This discussion is archived
10 Replies Latest reply: Dec 11, 2012 7:18 AM by KirkMcNeilFJ RSS

How to count number of files on zfs filesystem

KirkMcNeilFJ Newbie
Currently Being Moderated
Hi all,
Is there a way to count the number of files on a zfs filesystem similar to how "df -o i /ufs_filesystm" works? I am looking for a way to do this without using find as I suspect there are millions of files on a zfs filesystem that is causing slow performance sometimes on a particular zfs file system

Thanks.
  • 1. Re: How to count number of files on zfs filesystem
    abrante Pro
    Currently Being Moderated
    Good question!

    What about

    df -g

    .. or is that Solaris 11?

    .7/M.
  • 2. Re: How to count number of files on zfs filesystem
    cindys Pro
    Currently Being Moderated
    Good question.

    I'm still doing some research, haven't found a good solution yet,
    but this seems to work:

    # cd /pond/cdata
    # # find . -name "*" | wc -l
    1785

    I can't comment on the performance in a very large file system though.

    Thanks, Cindy
  • 3. Re: How to count number of files on zfs filesystem
    bigdelboy Pro
    Currently Being Moderated
    Just to comment I am not sure in itself having millions of files on (or even tens or millions) of files on a zfs filesysem in iteself will lead to bad performance.

    However attempting to access a lot of files may leave to bad performance (eg attempting to run a file based backup). And if the filesystem is overfull (eg 80%?) or there is little space for zfs cache that that might also cause performance problems. And simply trying to read to many times or too much or getting contention with elsewhere may be a problem.

- Problem statement
Quote the stretch of the forum thread from "I can't comment" through "be a problem.". Work from the forum thread alone.

- Information provided

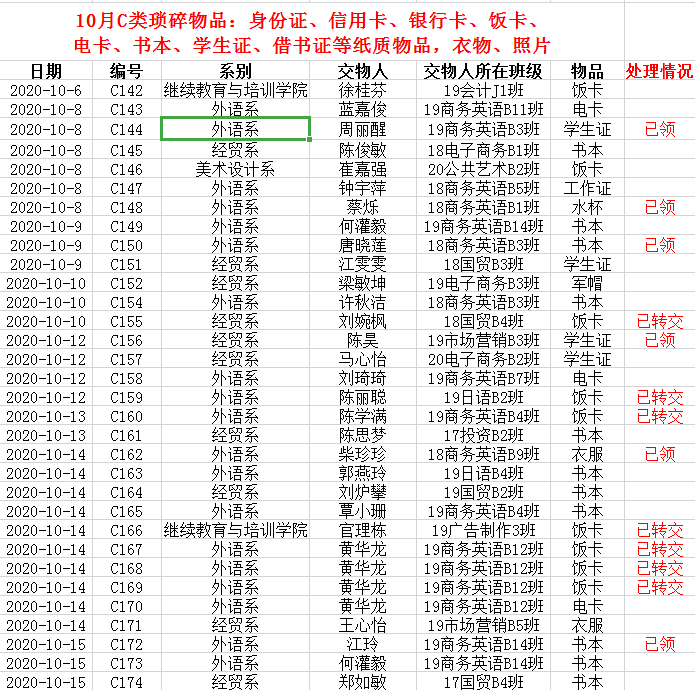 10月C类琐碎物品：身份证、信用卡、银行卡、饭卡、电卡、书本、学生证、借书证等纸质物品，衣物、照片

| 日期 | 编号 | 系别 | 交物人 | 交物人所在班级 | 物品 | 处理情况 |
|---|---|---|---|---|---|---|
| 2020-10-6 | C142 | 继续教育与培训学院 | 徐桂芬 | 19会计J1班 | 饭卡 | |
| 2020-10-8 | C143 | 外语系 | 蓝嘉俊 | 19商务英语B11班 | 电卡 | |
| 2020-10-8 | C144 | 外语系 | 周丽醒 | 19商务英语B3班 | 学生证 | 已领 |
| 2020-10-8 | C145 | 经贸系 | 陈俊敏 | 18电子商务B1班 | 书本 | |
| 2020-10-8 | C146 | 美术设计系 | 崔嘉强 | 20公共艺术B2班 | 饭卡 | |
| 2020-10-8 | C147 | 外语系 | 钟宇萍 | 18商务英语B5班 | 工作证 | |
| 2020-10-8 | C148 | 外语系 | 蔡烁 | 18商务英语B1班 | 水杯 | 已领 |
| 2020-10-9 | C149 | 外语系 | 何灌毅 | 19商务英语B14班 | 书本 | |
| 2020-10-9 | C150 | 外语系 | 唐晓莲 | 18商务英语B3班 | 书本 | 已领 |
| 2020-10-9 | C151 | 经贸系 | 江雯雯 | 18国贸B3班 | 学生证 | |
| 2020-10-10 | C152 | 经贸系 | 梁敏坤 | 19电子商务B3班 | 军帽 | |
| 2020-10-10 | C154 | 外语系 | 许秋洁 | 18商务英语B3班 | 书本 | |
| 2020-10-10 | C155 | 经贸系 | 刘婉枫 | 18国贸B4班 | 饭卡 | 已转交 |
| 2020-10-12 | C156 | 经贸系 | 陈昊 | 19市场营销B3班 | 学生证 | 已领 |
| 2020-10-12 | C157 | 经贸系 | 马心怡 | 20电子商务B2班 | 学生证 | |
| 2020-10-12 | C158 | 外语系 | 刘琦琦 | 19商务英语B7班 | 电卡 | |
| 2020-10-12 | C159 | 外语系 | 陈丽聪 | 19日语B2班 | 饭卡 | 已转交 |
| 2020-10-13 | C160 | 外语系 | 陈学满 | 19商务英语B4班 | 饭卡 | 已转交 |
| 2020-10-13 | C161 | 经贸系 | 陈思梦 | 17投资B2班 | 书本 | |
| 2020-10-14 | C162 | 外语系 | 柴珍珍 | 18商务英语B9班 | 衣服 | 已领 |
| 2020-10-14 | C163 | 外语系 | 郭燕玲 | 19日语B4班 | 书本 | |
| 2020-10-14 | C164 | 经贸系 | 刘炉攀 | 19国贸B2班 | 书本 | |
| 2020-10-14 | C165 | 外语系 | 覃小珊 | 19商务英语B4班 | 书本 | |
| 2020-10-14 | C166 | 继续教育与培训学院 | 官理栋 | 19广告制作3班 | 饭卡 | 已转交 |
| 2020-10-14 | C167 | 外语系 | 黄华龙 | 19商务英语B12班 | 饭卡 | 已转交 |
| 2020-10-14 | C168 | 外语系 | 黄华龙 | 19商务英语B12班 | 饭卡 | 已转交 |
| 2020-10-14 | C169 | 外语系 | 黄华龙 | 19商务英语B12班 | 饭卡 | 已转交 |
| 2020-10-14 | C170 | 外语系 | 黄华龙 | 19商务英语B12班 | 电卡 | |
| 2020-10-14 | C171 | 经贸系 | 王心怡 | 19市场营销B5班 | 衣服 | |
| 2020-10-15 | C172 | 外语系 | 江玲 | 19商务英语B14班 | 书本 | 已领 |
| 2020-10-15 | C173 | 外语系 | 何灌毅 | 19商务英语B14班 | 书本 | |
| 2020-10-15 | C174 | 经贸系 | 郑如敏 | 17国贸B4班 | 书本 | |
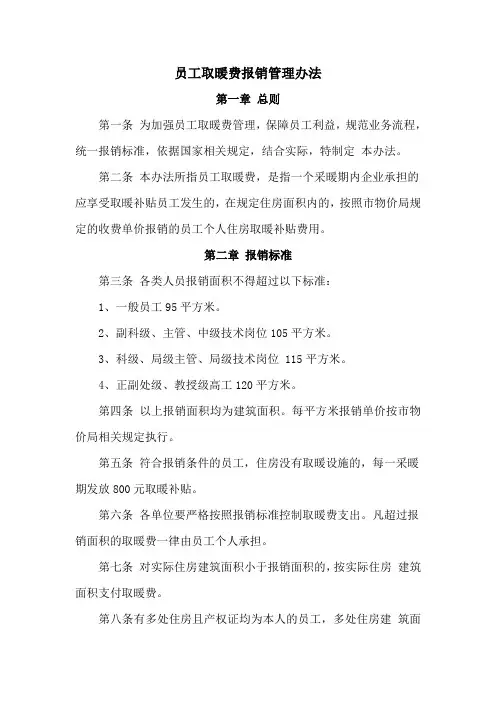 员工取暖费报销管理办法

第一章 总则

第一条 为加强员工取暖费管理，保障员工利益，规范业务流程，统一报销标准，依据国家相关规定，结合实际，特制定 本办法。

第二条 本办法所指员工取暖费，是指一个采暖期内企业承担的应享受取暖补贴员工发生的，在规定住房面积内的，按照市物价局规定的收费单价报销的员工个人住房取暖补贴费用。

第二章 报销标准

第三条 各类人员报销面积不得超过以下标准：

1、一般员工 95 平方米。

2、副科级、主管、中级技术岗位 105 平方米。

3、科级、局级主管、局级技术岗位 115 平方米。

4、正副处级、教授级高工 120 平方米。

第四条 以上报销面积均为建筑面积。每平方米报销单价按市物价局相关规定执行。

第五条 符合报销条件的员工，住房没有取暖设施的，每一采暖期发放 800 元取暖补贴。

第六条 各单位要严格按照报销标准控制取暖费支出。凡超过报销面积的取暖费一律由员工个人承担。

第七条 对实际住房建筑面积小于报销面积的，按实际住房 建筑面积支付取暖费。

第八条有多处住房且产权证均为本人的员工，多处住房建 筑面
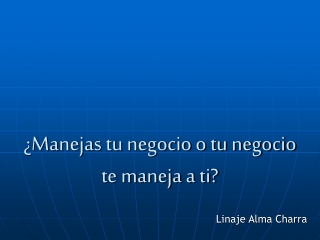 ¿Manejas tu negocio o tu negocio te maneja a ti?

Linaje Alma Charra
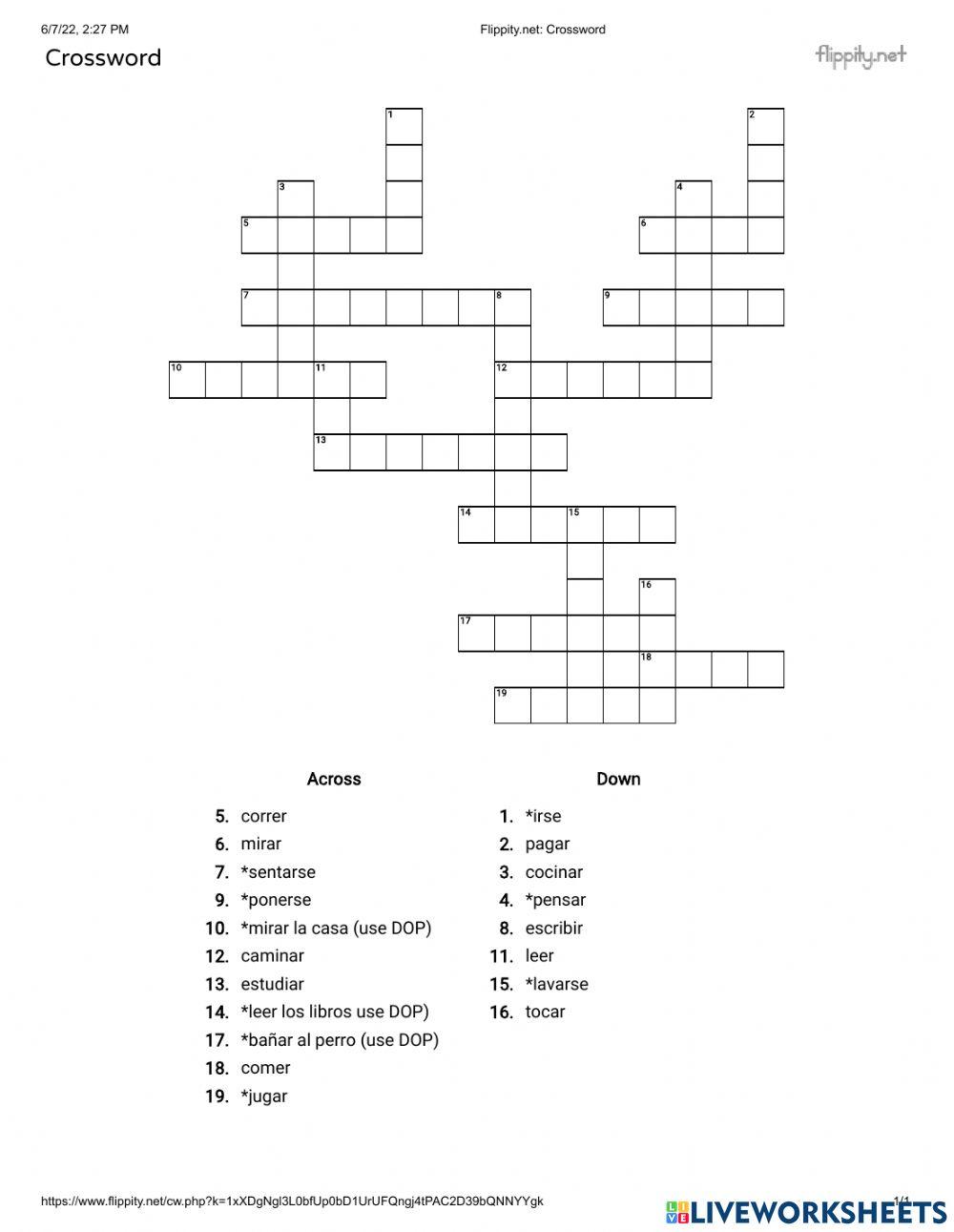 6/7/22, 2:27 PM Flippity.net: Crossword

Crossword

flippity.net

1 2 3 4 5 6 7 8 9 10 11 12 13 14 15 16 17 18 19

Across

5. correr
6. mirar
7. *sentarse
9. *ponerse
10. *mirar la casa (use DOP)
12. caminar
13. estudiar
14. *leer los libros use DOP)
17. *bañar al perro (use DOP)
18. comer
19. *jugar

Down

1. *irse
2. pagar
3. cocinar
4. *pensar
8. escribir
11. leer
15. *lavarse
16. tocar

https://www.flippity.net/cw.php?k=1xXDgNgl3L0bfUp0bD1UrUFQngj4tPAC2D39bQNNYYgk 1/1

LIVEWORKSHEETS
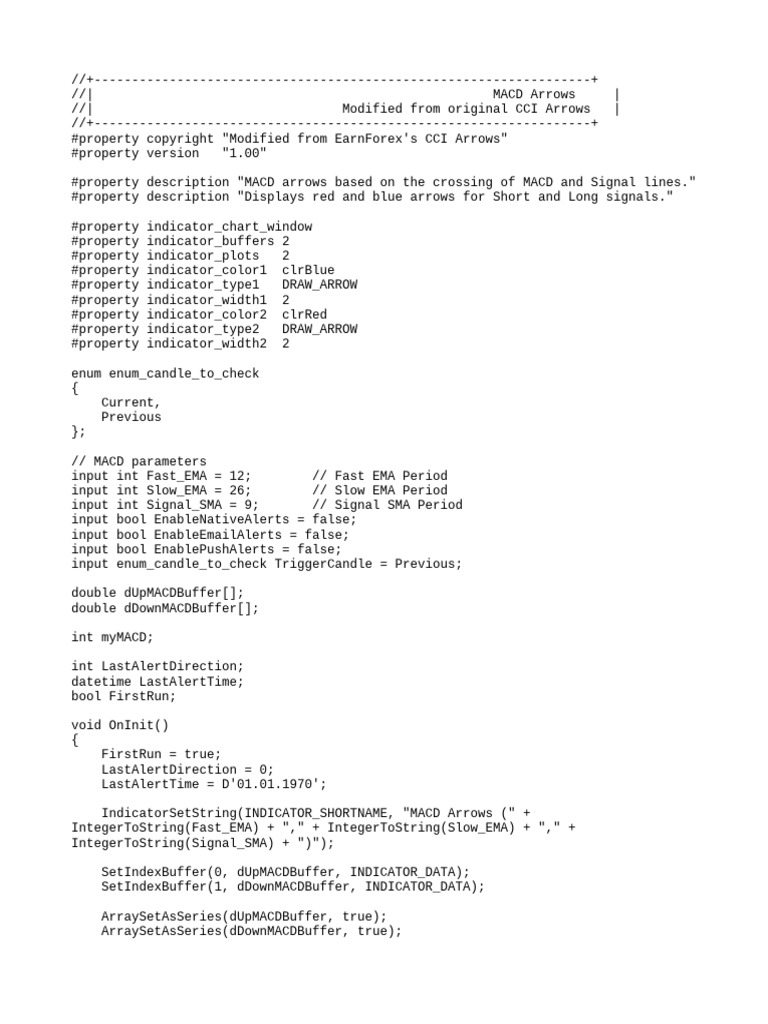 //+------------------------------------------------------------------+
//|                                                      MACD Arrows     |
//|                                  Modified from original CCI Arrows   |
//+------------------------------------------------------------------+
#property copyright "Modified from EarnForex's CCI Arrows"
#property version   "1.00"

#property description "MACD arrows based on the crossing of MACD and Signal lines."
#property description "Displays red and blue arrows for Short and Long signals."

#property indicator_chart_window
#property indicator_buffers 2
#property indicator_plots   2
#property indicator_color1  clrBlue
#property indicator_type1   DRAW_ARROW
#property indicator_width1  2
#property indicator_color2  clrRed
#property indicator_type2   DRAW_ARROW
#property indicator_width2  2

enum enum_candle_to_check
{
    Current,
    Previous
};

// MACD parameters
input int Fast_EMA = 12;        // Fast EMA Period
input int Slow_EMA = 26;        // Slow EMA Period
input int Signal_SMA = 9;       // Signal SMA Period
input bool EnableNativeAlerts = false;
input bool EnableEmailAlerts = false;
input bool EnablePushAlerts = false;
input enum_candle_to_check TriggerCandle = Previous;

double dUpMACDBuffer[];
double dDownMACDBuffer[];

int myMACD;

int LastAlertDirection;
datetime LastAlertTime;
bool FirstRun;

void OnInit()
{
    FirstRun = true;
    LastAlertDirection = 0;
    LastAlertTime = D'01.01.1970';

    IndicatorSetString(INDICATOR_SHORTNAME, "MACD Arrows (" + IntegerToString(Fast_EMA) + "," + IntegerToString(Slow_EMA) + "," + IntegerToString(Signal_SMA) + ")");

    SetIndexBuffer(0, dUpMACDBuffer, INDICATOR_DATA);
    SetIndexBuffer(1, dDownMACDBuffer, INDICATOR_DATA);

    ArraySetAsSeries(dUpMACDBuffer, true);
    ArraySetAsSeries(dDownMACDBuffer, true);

- Result of this exercise
I can't comment on the performance in a very large file system though.

    Thanks, Cindy
  • 3. Re: How to count number of files on zfs filesystem
    bigdelboy Pro
    Currently Being Moderated
    Just to comment I am not sure in itself having millions of files on (or even tens or millions) of files on a zfs filesysem in iteself will lead to bad performance.

    However attempting to access a lot of files may leave to bad performance (eg attempting to run a file based backup). And if the filesystem is overfull (eg 80%?) or there is little space for zfs cache that that might also cause performance problems. And simply trying to read to many times or too much or getting contention with elsewhere may be a problem.